## Исходный текст
----------------------------------------

Зато «Повседневные записки» Меншикова зафиксировали его встречи с послом Рабутином (12 апреля), генерал-адмиралом Апраксиным (13 апреля) и кабинет-секретарём Макаровым (15 апреля). 17-го числа князь принял Г. И. Головкина и Д. М. Голицына, а затем посетил императрицу и дважды — Остермана. 18 апреля состоялась новая «аудиенция» с князем Голицыным и министром Бассевичем. В эти же дни прошли и заседания Совета (17–18 апреля без участия Меншикова), на которых, согласно журналу заседаний, «слушались» и обсуждались «иностранные дела», назначения на должности, финансовые вопросы — но не условия престолонаследия.[576] «Повседневные записки» Меншикова сообщают, что 1 мая князь поутру побывал в крепости и у императрицы, а затем «собрались во дворец некоторые министры и была консилия во аудиенс-каморе, а между тем его светлость изволил быть у барона Остермана»,[577] но журнал Верховного тайного совета за эту дату отсутствует.

Получается, что судьба престола решалась даже не «совещанием» высших чинов империи — пусть нелегитимным, но хотя бы представительным и формально единодушным, как это было при кончине Петра I, — а серией индивидуальных соглашений заинтересованных «сильных персон». 16 апреля Меншиков, очевидно, уже не обсуждал вопрос с собравшимися в «передней», а сообщил им о принятом решении.

Вскоре Екатерине стало лучше, о чём она сама уведомила Рабутина через камергера Р. Лёвенвольде. Может, поэтому в столице «для последнего дня апреля били в барабан и церквей в колокола на пожар тревогу» и специально зажгли какое-то «хоромное строение» — это была последняя шутка екатерининского царствования. В другом донесении посол сообщил: «план» князя был доложен Екатерине, и она «никакого неудовольствия не высказывала», — хотя и оговорился, что не знает, «какие настоящие чувства государыня питает по этому поводу». Однако она вряд ли что-то могла изменить — «партии» герцога и Меншикова достигли согласия. Светлейший князь был настолько уверен в прочности своего положения, что «с каждым днём обхождение его с великим князем становится всё фамильярнее».[578] Сам Рабутин позднее признался Карлу VI, что и он приложил руку к действиям в пользу великого князя, поскольку «поселял в некоторых лицах, способных содействовать либо мешать, надежду на вознаграждение от имени вашего императорского величества».[579]

Толстой и другие несогласные не смогли создать достаточно сильной «партии», чтобы заставить с собой считаться, и оказались в изоляции. 24 апреля после утреннего визита к Екатерине Меншиков «приказом ея императорского величества» арестовал во дворце Девиера — как писал Рабутин, «за непристойную радость» во время болезни императрицы и попытку отговорить мальчика жениться на дочери Меншикова. В этот день князь ещё дважды посещал государыню и имел «тайные разговоры» с Остерманом и Макаровым, а на следующее утро уже отдавал распоряжения в крепости, куда был доставлен арестованный.

----------------------------------------

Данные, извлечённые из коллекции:
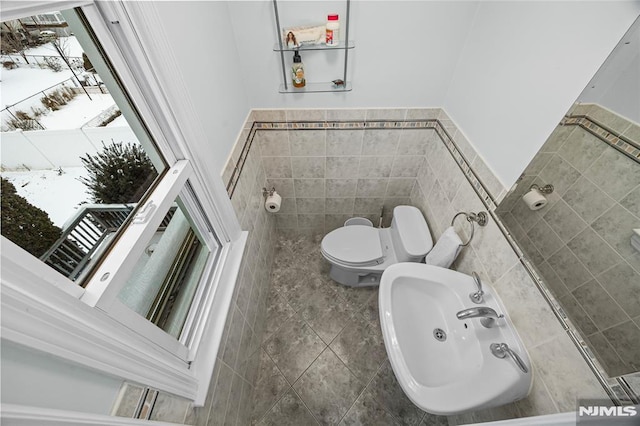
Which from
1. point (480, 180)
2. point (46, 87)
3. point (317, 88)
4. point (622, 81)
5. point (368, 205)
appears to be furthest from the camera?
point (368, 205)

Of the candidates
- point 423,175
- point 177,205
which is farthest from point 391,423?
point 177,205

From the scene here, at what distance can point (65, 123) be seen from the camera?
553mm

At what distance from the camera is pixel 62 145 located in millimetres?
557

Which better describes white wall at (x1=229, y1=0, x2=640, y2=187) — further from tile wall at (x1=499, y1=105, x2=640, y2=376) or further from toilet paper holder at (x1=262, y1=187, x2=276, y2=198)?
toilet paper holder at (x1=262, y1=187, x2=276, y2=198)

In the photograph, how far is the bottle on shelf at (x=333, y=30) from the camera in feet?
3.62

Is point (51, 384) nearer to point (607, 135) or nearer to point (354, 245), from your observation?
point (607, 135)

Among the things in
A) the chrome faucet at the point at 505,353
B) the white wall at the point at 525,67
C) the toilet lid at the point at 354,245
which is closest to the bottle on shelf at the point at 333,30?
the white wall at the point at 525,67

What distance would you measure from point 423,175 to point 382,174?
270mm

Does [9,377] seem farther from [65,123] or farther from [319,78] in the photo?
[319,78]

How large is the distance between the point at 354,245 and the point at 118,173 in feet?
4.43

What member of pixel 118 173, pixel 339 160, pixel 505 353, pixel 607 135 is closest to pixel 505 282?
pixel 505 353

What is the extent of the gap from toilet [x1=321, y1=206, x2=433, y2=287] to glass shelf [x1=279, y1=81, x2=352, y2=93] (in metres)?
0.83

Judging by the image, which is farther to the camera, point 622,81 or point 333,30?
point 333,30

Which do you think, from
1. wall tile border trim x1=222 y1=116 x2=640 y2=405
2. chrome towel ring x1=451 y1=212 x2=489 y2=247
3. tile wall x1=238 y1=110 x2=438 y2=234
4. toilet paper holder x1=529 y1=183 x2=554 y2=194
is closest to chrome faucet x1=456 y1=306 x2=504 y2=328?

----------------------------------------

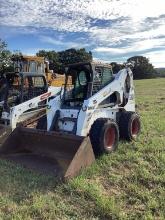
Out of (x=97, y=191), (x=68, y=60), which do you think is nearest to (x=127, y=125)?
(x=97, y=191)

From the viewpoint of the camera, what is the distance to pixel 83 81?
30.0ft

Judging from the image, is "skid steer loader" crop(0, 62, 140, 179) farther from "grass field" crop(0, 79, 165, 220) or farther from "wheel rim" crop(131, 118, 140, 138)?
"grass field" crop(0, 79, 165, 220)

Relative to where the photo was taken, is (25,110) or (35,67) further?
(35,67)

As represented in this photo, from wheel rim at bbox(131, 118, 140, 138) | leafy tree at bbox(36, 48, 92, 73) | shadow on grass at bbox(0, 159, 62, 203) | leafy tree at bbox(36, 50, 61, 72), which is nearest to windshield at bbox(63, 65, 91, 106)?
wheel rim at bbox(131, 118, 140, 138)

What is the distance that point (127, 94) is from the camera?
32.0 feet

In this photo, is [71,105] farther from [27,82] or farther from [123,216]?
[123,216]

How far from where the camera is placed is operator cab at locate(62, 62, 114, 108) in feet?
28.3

----------------------------------------

## Задания к упражнению
- A) Отредактируйте исходный текст: перепишите всё от слов «Толстой и другие» вниз до слов «был доставлен арестованный.», заменив «Девиера» на «Толстого».
- B) Перечислите все должности (не титулы), которые исходный текст указывает рядом с именами людей, и назовите их носителей.

## Ответы к заданиям
- A)
Толстой и другие несогласные не смогли создать достаточно сильной «партии», чтобы заставить с собой считаться, и оказались в изоляции. 24 апреля после утреннего визита к Екатерине Меншиков «приказом ея императорского величества» арестовал во дворце Толстого — как писал Рабутин, «за непристойную радость» во время болезни императрицы и попытку отговорить мальчика жениться на дочери Меншикова. В этот день князь ещё дважды посещал государыню и имел «тайные разговоры» с Остерманом и Макаровым, а на следующее утро уже отдавал распоряжения в крепости, куда был доставлен арестованный.

- B) Посол — Рабутин; генерал-адмирал — Апраксин; кабинет-секретарь — Макаров; министр — Бассевич; камергер — Р. Лёвенвольде.